Neither of those goals is possible if the pandemic is allowed to run wild — even if nobody dies from COVID-19. Sick people who avoid death can still take up hospital beds, and enough sick people can still send students and teachers home from school.

Schools, in particular, are going to be an open question for some time to come, since neither of the two vaccines expected to arrive shortly have been approved for use in children yet. Teachers might get vaccinated, at least before next fall, but we have nothing so far to inform a guess about whether children will be vaccinated before the next school year starts in September 2021.

It is still true and correct that vaccinations will be how we get life back to normal. But even as deaths fall from the first tranche of vaccinations, we won’t be able to turn off the public-health measures we’re living under as if they were a light switch. The public is going to need to be patient, and the businesses that have struggled with various levels of restrictions may be asked to endure them for longer than seems obviously necessary.

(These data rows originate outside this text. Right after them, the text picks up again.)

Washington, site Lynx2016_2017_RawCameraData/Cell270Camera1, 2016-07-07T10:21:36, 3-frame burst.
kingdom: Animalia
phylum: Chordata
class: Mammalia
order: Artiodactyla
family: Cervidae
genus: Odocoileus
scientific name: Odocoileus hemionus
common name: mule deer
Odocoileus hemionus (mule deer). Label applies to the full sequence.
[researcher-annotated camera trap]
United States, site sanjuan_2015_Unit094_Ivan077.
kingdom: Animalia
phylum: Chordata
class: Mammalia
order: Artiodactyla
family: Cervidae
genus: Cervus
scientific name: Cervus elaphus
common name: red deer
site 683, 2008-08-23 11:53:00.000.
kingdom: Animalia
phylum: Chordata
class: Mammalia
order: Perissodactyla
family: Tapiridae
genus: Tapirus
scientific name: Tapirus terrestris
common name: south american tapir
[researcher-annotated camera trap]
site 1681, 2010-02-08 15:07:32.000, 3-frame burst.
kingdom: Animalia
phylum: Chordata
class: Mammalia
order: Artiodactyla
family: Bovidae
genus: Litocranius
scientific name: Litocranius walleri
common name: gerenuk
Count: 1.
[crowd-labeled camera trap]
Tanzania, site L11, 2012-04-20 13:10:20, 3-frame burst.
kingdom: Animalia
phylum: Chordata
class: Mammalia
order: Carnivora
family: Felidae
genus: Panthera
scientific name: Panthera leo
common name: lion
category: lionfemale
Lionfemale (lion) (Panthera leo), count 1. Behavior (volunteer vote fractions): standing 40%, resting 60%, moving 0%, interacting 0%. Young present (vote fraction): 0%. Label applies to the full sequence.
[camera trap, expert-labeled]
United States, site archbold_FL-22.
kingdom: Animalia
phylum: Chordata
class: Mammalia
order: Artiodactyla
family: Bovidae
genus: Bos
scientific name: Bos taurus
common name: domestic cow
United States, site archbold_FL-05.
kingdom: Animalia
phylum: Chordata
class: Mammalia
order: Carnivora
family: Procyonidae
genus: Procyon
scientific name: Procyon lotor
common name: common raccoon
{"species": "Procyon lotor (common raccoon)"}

The experience of the last few months — during which the government struggled to rebuff special pleading from retailers and restaurateurs even as cases and deaths started to soar — is a cautionary tale. Businesses are going to be no less anxious to throw off public-health measures in March or April than they are now, and they’ll be able to point to falling deaths as an argument for a return to normalcy.

But both business and government are going to need to be very careful not to chase a mirage in the desert: if a large enough share of the population hasn’t yet been vaccinated, reopening too much, too soon in the spring could lead to the disaster we spend all summer trying to contain.